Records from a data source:
------------------------------------------------------------
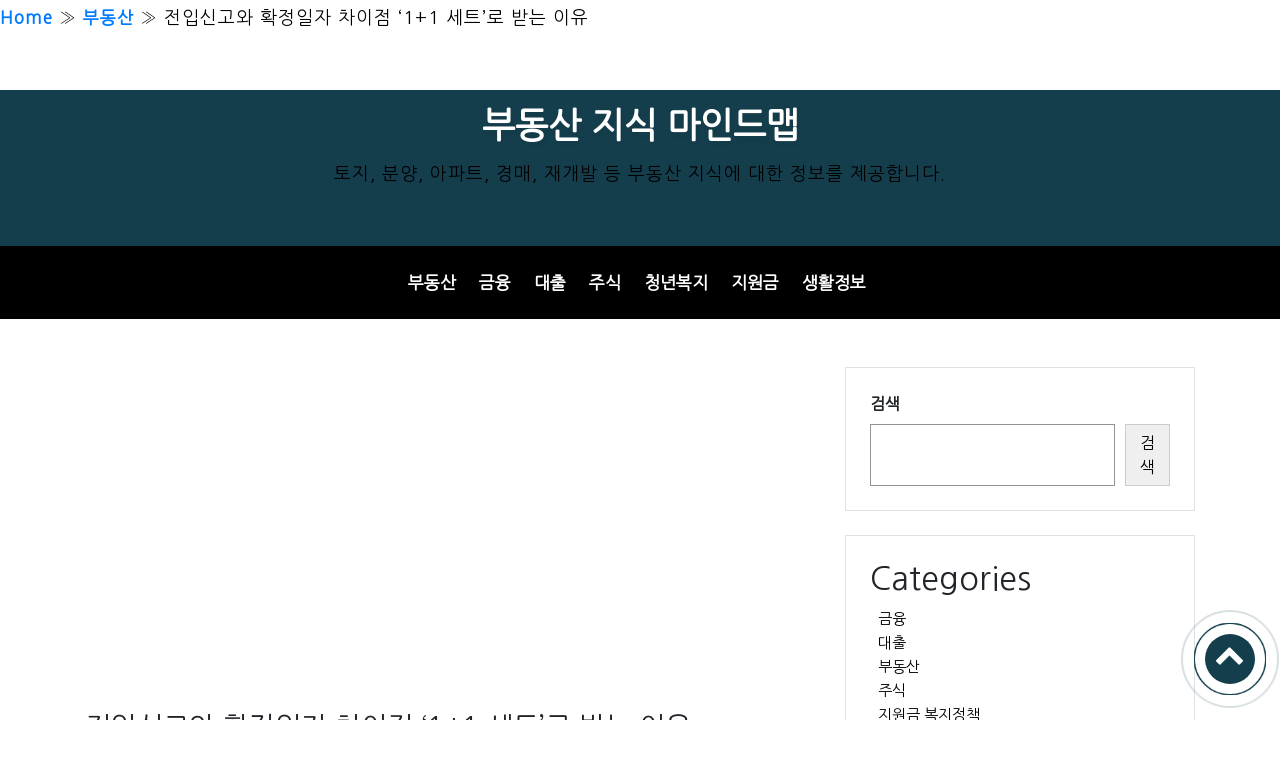

--- FILE ---
content_type: text/html; charset=utf-8
request_url: https://www.google.com/recaptcha/api2/aframe
body_size: 266
content:
<!DOCTYPE HTML><html><head><meta http-equiv="content-type" content="text/html; charset=UTF-8"></head><body><script nonce="hfvG7fwMZS84GZX-1dloIg">/** Anti-fraud and anti-abuse applications only. See google.com/recaptcha */ try{var clients={'sodar':'https://pagead2.googlesyndication.com/pagead/sodar?'};window.addEventListener("message",function(a){try{if(a.source===window.parent){var b=JSON.parse(a.data);var c=clients[b['id']];if(c){var d=document.createElement('img');d.src=c+b['params']+'&rc='+(localStorage.getItem("rc::a")?sessionStorage.getItem("rc::b"):"");window.document.body.appendChild(d);sessionStorage.setItem("rc::e",parseInt(sessionStorage.getItem("rc::e")||0)+1);localStorage.setItem("rc::h",'1768821138421');}}}catch(b){}});window.parent.postMessage("_grecaptcha_ready", "*");}catch(b){}</script></body></html>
------------------------------------------------------------
▶ Try it: Drop the pictures and set down the data above exactly.

▶ Task output:
--- FILE ---
content_type: text/html; charset=utf-8
request_url: https://www.google.com/recaptcha/api2/aframe
body_size: 266
content:
<!DOCTYPE HTML><html><head><meta http-equiv="content-type" content="text/html; charset=UTF-8"></head><body><script nonce="hfvG7fwMZS84GZX-1dloIg">/** Anti-fraud and anti-abuse applications only. See google.com/recaptcha */ try{var clients={'sodar':'https://pagead2.googlesyndication.com/pagead/sodar?'};window.addEventListener("message",function(a){try{if(a.source===window.parent){var b=JSON.parse(a.data);var c=clients[b['id']];if(c){var d=document.createElement('img');d.src=c+b['params']+'&rc='+(localStorage.getItem("rc::a")?sessionStorage.getItem("rc::b"):"");window.document.body.appendChild(d);sessionStorage.setItem("rc::e",parseInt(sessionStorage.getItem("rc::e")||0)+1);localStorage.setItem("rc::h",'1768821138421');}}}catch(b){}});window.parent.postMessage("_grecaptcha_ready", "*");}catch(b){}</script></body></html>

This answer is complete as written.